OCSO: Deputy On Duty Collapses, Dies


Rescue Workers Called To YMCA Aquatic Center




POSTED: 6:31 pm EDT March 16, 2011
UPDATED: 6:22 am EDT March 17, 2011



ORLANDO, Fla. -- Orange County Sheriff's Office officials said a deputy died while on the job at the YMCA Aquatic Center Wednesday evening.


"We've got a grieving department, I've got personnel here that are really shaken up, we've got a wife here that's really shaken up," Orange County Sheriff Jerry Demings said.





OCSO Deputy Michael Erickson More


OCSO identified the deputy as homicide investigator Deputy First Class Michael Erickson.
Officials said the sheriff's office received a 911 call at about 4:30 p.m., after Erickson collapsed at the YMCA Aquatic Center.
Fire Rescue arrived at the scene and transported the deputy to Dr. Phillips Hospital. OCSO officials said that despite the best efforts of rescue workers, Erickson passed away.
"Deputy Erickson proudly served the Orange County Sheriff's Office since January of 1998," the OCSO said in a news release. "He leaves behind a loving wife, and two sons. Please keep his family, friends and co-workers in your thoughts and prayers."

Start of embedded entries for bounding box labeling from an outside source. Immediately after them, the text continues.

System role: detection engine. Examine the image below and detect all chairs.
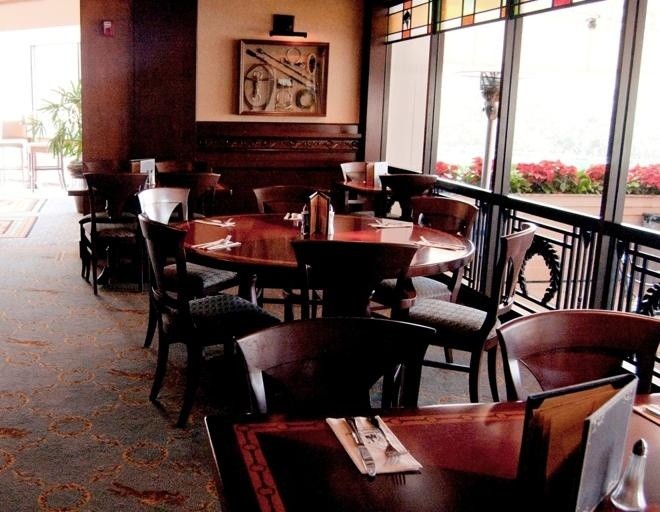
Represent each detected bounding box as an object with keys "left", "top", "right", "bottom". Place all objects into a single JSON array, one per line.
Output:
[
  {"left": 1, "top": 121, "right": 28, "bottom": 171},
  {"left": 26, "top": 118, "right": 65, "bottom": 192},
  {"left": 67, "top": 152, "right": 660, "bottom": 427}
]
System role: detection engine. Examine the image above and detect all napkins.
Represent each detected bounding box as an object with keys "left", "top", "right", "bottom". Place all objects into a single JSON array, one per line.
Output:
[{"left": 325, "top": 416, "right": 422, "bottom": 474}]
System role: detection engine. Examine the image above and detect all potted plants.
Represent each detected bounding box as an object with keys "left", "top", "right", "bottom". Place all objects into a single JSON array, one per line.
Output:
[{"left": 35, "top": 74, "right": 86, "bottom": 216}]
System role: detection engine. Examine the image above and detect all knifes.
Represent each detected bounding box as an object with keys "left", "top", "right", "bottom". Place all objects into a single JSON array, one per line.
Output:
[{"left": 345, "top": 415, "right": 376, "bottom": 476}]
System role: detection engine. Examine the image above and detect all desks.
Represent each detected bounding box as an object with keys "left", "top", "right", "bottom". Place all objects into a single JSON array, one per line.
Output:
[{"left": 202, "top": 394, "right": 659, "bottom": 512}]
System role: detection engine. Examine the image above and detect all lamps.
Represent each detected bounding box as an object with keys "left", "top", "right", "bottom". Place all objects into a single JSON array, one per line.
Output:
[{"left": 267, "top": 12, "right": 309, "bottom": 39}]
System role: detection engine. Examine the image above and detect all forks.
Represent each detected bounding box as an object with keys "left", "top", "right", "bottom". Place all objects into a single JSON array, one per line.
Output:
[
  {"left": 391, "top": 473, "right": 406, "bottom": 488},
  {"left": 366, "top": 415, "right": 410, "bottom": 457}
]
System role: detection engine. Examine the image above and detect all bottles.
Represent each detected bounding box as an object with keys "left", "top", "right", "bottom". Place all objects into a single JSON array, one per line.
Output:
[
  {"left": 300, "top": 204, "right": 310, "bottom": 234},
  {"left": 328, "top": 204, "right": 335, "bottom": 234},
  {"left": 150, "top": 169, "right": 156, "bottom": 187},
  {"left": 607, "top": 437, "right": 650, "bottom": 512}
]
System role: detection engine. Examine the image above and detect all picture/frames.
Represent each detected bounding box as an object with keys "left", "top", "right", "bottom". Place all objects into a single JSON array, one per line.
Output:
[{"left": 231, "top": 36, "right": 331, "bottom": 120}]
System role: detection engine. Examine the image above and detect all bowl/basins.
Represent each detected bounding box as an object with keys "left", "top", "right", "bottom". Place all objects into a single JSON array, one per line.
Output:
[
  {"left": 189, "top": 173, "right": 220, "bottom": 190},
  {"left": 83, "top": 160, "right": 111, "bottom": 172}
]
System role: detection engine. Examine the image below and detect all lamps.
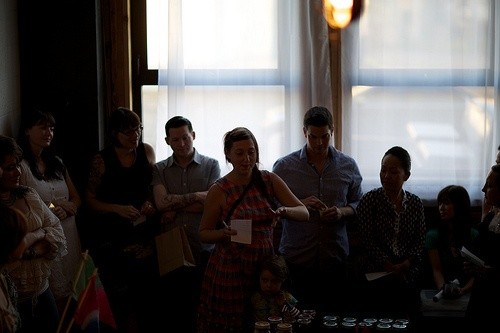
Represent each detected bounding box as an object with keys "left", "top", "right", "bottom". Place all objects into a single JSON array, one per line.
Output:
[{"left": 321, "top": 0, "right": 354, "bottom": 29}]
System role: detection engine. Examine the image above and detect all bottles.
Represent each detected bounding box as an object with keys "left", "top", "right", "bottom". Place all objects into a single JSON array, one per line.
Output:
[{"left": 253, "top": 315, "right": 294, "bottom": 333}]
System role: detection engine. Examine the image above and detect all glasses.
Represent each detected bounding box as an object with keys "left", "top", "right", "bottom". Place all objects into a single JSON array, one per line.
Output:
[{"left": 117, "top": 124, "right": 143, "bottom": 136}]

OCSO Deputy Sebastian Diana More


Sebastian Diana, 40, died on Sunday from an illness he contracted five years ago while performing CPR on a baby, OCSO officials said.
"In less than a week's time the Orange County Sheriff's Office is mourning the untimely death of two of its finest officers," the OCSO said in a news release.
Diana's memorial service will be this weekend. Erickson's has not been announced.
According to court documents, Erickson was listed as a witness in the Casey Anthony trial. Demings would not comment on Erickson's connection in the case.
Copyright 2011 by WESH.COM.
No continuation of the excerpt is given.